- [Work instructions]:
After locating the line with "request_url: https://www.google.com/recaptcha/api2/aframe", retype it and every later line exactly, stopping at the end of the records.

- [Given information]:
○ ○ ○ ○ ○ ○ ○

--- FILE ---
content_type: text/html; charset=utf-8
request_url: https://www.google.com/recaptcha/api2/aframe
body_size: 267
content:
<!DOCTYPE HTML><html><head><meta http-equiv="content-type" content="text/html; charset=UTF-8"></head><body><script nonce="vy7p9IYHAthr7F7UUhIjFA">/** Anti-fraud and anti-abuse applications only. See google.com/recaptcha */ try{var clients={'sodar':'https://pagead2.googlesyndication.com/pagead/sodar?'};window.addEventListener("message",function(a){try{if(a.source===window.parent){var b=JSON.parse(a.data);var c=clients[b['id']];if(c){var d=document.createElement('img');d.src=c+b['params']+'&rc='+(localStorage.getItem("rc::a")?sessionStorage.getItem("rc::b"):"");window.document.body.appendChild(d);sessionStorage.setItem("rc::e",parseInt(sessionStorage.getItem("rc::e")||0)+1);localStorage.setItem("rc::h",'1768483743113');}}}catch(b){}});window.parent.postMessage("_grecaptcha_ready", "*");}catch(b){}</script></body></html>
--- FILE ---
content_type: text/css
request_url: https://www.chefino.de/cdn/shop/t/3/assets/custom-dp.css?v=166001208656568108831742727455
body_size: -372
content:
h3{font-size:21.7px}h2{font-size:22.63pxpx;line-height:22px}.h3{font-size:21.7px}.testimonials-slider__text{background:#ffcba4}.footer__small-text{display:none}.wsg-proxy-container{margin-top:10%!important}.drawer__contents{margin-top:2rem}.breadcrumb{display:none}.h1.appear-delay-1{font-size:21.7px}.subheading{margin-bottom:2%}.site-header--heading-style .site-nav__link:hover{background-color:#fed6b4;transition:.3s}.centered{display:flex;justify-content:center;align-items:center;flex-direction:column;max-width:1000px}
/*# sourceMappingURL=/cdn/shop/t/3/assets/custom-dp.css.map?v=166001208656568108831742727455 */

○ ○ ○ ○ ○ ○ ○

- [Result of this exercise]:
request_url: https://www.google.com/recaptcha/api2/aframe
body_size: 267
content:
<!DOCTYPE HTML><html><head><meta http-equiv="content-type" content="text/html; charset=UTF-8"></head><body><script nonce="vy7p9IYHAthr7F7UUhIjFA">/** Anti-fraud and anti-abuse applications only. See google.com/recaptcha */ try{var clients={'sodar':'https://pagead2.googlesyndication.com/pagead/sodar?'};window.addEventListener("message",function(a){try{if(a.source===window.parent){var b=JSON.parse(a.data);var c=clients[b['id']];if(c){var d=document.createElement('img');d.src=c+b['params']+'&rc='+(localStorage.getItem("rc::a")?sessionStorage.getItem("rc::b"):"");window.document.body.appendChild(d);sessionStorage.setItem("rc::e",parseInt(sessionStorage.getItem("rc::e")||0)+1);localStorage.setItem("rc::h",'1768483743113');}}}catch(b){}});window.parent.postMessage("_grecaptcha_ready", "*");}catch(b){}</script></body></html>
--- FILE ---
content_type: text/css
request_url: https://www.chefino.de/cdn/shop/t/3/assets/custom-dp.css?v=166001208656568108831742727455
body_size: -372
content:
h3{font-size:21.7px}h2{font-size:22.63pxpx;line-height:22px}.h3{font-size:21.7px}.testimonials-slider__text{background:#ffcba4}.footer__small-text{display:none}.wsg-proxy-container{margin-top:10%!important}.drawer__contents{margin-top:2rem}.breadcrumb{display:none}.h1.appear-delay-1{font-size:21.7px}.subheading{margin-bottom:2%}.site-header--heading-style .site-nav__link:hover{background-color:#fed6b4;transition:.3s}.centered{display:flex;justify-content:center;align-items:center;flex-direction:column;max-width:1000px}
/*# sourceMappingURL=/cdn/shop/t/3/assets/custom-dp.css.map?v=166001208656568108831742727455 */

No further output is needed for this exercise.